Let $A$ be a large square $(n+1) \times (n+1)$ invertible matrix, where $n \approx 1000$.
$$A = \begin{bmatrix}
-1 & 0 & 0 &\cdots & 0 & a_0\\
1 & -1 & 0 &\cdots & 0 & a_1\\
0 & 1 & -1 &\cdots & 0 & a_2\\
\vdots & \vdots & \vdots &\ddots & \vdots & \vdots\\
0 & 0 & 0 &\cdots & -1 & a_{n-1}\\
0 & 0 & 0 &\cdots & 1 & a_n-1\\
\end{bmatrix}$$
What is the most efficient way to find its inverse or solve its linear equation?

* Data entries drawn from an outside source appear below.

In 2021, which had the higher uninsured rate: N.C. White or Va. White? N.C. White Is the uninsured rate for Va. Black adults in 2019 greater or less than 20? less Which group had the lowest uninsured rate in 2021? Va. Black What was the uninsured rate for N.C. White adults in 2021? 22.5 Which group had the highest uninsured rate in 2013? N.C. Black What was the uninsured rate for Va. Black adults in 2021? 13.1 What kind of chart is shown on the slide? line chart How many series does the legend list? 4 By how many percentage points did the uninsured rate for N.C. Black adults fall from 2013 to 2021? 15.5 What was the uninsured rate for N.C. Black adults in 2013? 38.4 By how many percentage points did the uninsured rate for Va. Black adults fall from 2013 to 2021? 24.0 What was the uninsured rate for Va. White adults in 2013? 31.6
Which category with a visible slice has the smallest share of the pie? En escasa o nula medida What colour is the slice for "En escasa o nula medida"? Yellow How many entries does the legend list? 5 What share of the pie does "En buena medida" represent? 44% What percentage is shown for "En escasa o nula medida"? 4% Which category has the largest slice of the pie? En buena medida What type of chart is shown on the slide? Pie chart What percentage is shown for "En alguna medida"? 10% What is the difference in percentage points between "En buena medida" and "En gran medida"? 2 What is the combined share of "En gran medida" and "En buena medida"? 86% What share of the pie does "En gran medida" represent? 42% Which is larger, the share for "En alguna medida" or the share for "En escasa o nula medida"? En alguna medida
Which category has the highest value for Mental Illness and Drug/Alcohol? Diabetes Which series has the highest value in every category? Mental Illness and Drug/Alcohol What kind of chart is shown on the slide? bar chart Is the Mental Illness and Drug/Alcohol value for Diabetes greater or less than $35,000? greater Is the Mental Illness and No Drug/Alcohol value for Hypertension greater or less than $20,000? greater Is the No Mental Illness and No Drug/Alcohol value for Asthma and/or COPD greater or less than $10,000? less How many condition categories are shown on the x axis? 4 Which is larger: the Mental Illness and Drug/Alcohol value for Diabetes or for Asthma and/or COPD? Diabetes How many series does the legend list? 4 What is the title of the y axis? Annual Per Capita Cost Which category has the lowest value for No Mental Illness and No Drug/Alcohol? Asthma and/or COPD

Matrix $A$ is the result of a subtraction of a matrix with the identity matrix. I try to solve this to find the result of the series of a matrix and apparently Gaussian elimination method was not efficient enough.
Best Answer
Let's solve $Ax = b$. The first equation in this linear system tells us that $-x_0 + a_0 x_n = b_0$, or $$ x_0 = a_0 x_n - b_0. $$ The second equation tells us that \begin{align} & x_0 - x_1 + a_1 x_n = b_1 \\ \implies & x_1 = (a_0 + a_1) x_n - b_0 - b_1. \end{align} The third equation tells us that \begin{align} &x_1 - x_2 + a_2 x_n = b_2 \\ \implies & x_2 = (a_0 + a_1 + a_2) x_n - b_0 - b_1 - b_2. \end{align} Continuing like this, the second-to-last equation tells us that \begin{align} & x_{n-1} = (a_0 + \cdots + a_{n-1}) x_n - b_0 - \cdots - b_{n-1}. \end{align} The final equation tells us that \begin{align} &x_{n-1} + (a_n - 1) x_n = b_n \\ \implies& (a_0 + \cdots + a_{n-1}) x_n - b_0 - \cdots - b_{n-1} + (a_n - 1) x_n = b_n \\ \implies & (-1 + \sum_{i=0}^n a_i)x_n - \sum_{i=0}^n b_i = 0 \\ \implies & x_n = \frac{\sum_{i=0}^n b_i }{-1 + \sum_{i=0}^n a_i}. \end{align} We can now do back-substitution to get the values of $x_{n-1}, \ldots, x_0$.
So we can solve $Ax = b$ in linear time.